Les premières images créées par la race humaine sont celles que nos ancêtres préhistoriques peignaient dans leur caverne. Une famille moyenne de Cro-Magnon soupait devant un des murs de la grotte de Lascaux, en regardant les représentations d’aurochs et de chevaux. Ça ne bougeait pas, c’était toujours les mêmes, ils ne pouvaient pas changer de poste, mais ça les désennuyait. Bien sûr, ils auraient pu manger leur lunch dehors, en regardant de vrais aurochs et de vrais chevaux, mais c’était plus confortable et moins dangereux en dedans.

Durant des millénaires, l’humain s’est entouré d’images fixes : peintures, gravures, sculptures. Leur partage était limité. Pour contempler les plus grandes œuvres, il fallait être invité dans les palais des rois ou sous le toit des papes.

Au début du XIXe siècle, l’invention de la photographie allait permettre, 80 ans plus tard, l’invention de la cinématographie. Enfin les images bougeaient sur l’écran comme on bouge dans la vie. Ou presque. Les gens marchaient un peu plus vite, comme s’ils avaient pris huit cafés. Et la foule s’est précipitée, presque à la même vitesse, dans des grandes salles pour voir les histoires imaginées par Chaplin et ses contemporains.
____
◆ **Consigne**: Recopiez fidèlement le passage du texte sur l'histoire des images qui va de « Les premières images » jusqu'à « toit des papes. » inclus.

◆ **Données affichées**:
____
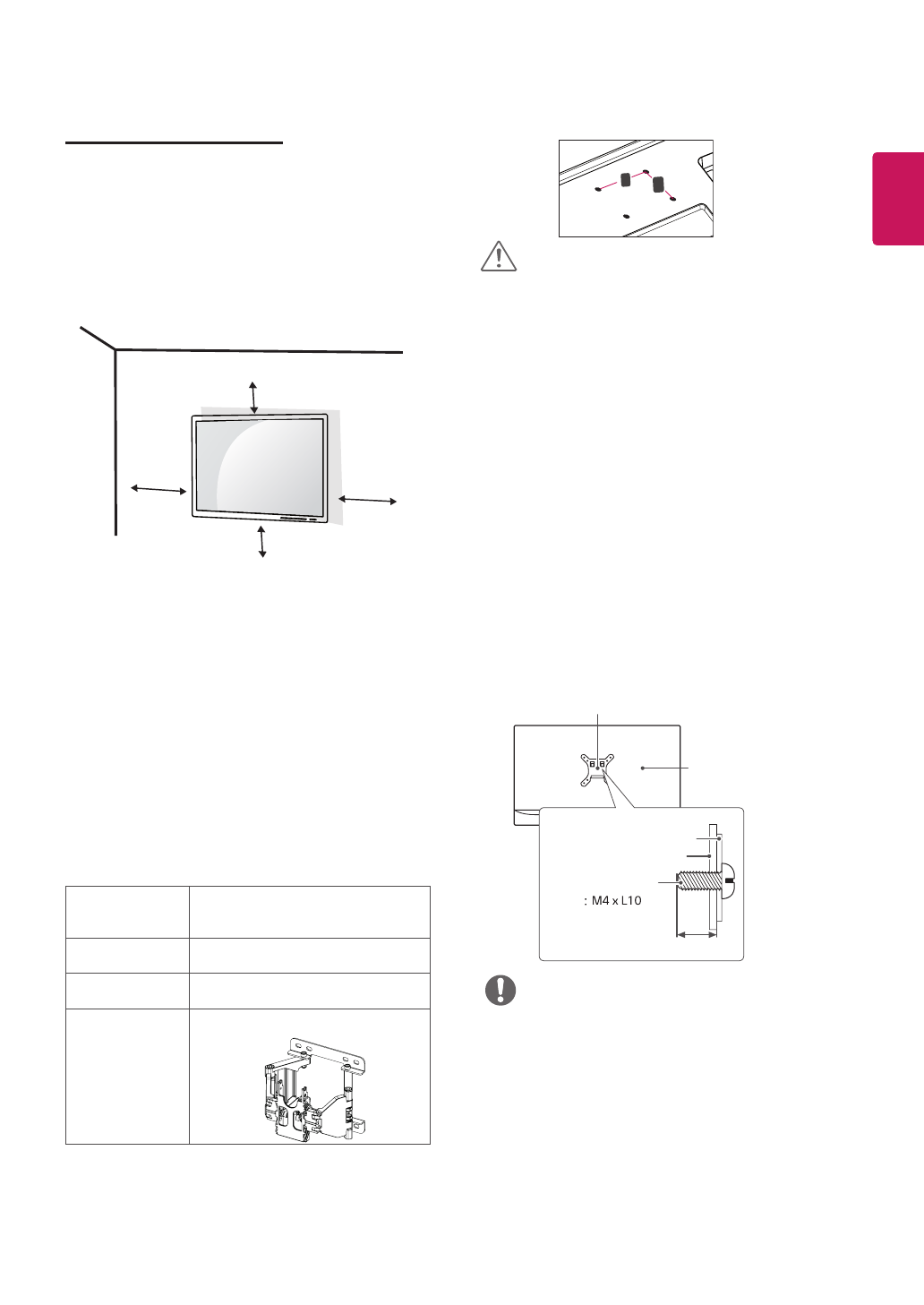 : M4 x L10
____
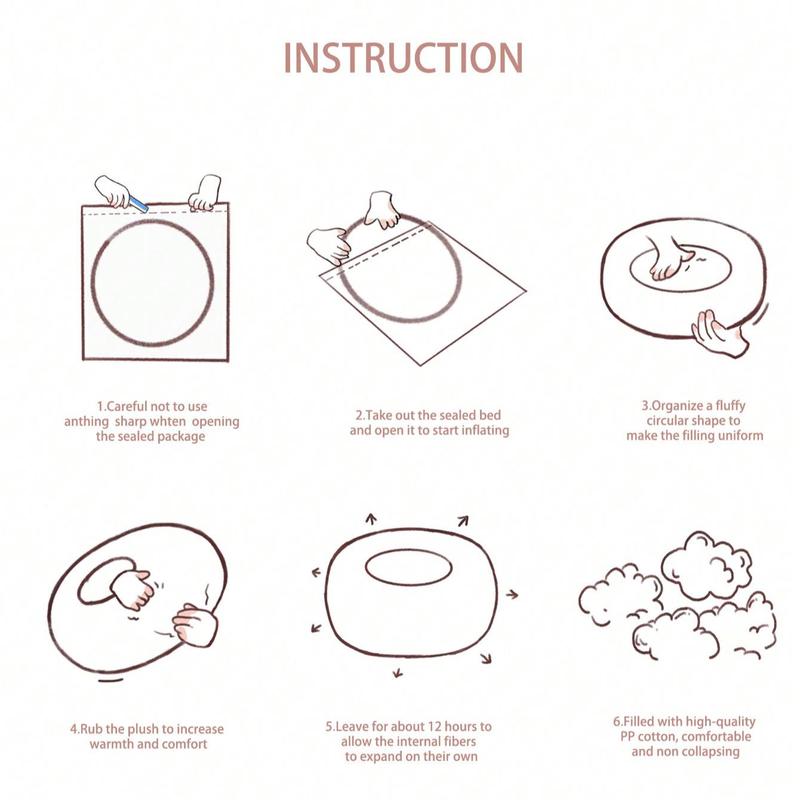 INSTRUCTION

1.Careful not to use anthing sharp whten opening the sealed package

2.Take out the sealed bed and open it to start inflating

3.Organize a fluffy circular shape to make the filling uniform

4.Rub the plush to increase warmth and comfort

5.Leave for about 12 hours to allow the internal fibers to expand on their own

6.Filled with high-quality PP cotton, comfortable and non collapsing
____
◆ **Tâche accomplie**:
Les premières images créées par la race humaine sont celles que nos ancêtres préhistoriques peignaient dans leur caverne. Une famille moyenne de Cro-Magnon soupait devant un des murs de la grotte de Lascaux, en regardant les représentations d’aurochs et de chevaux. Ça ne bougeait pas, c’était toujours les mêmes, ils ne pouvaient pas changer de poste, mais ça les désennuyait. Bien sûr, ils auraient pu manger leur lunch dehors, en regardant de vrais aurochs et de vrais chevaux, mais c’était plus confortable et moins dangereux en dedans.

Durant des millénaires, l’humain s’est entouré d’images fixes : peintures, gravures, sculptures. Leur partage était limité. Pour contempler les plus grandes œuvres, il fallait être invité dans les palais des rois ou sous le toit des papes.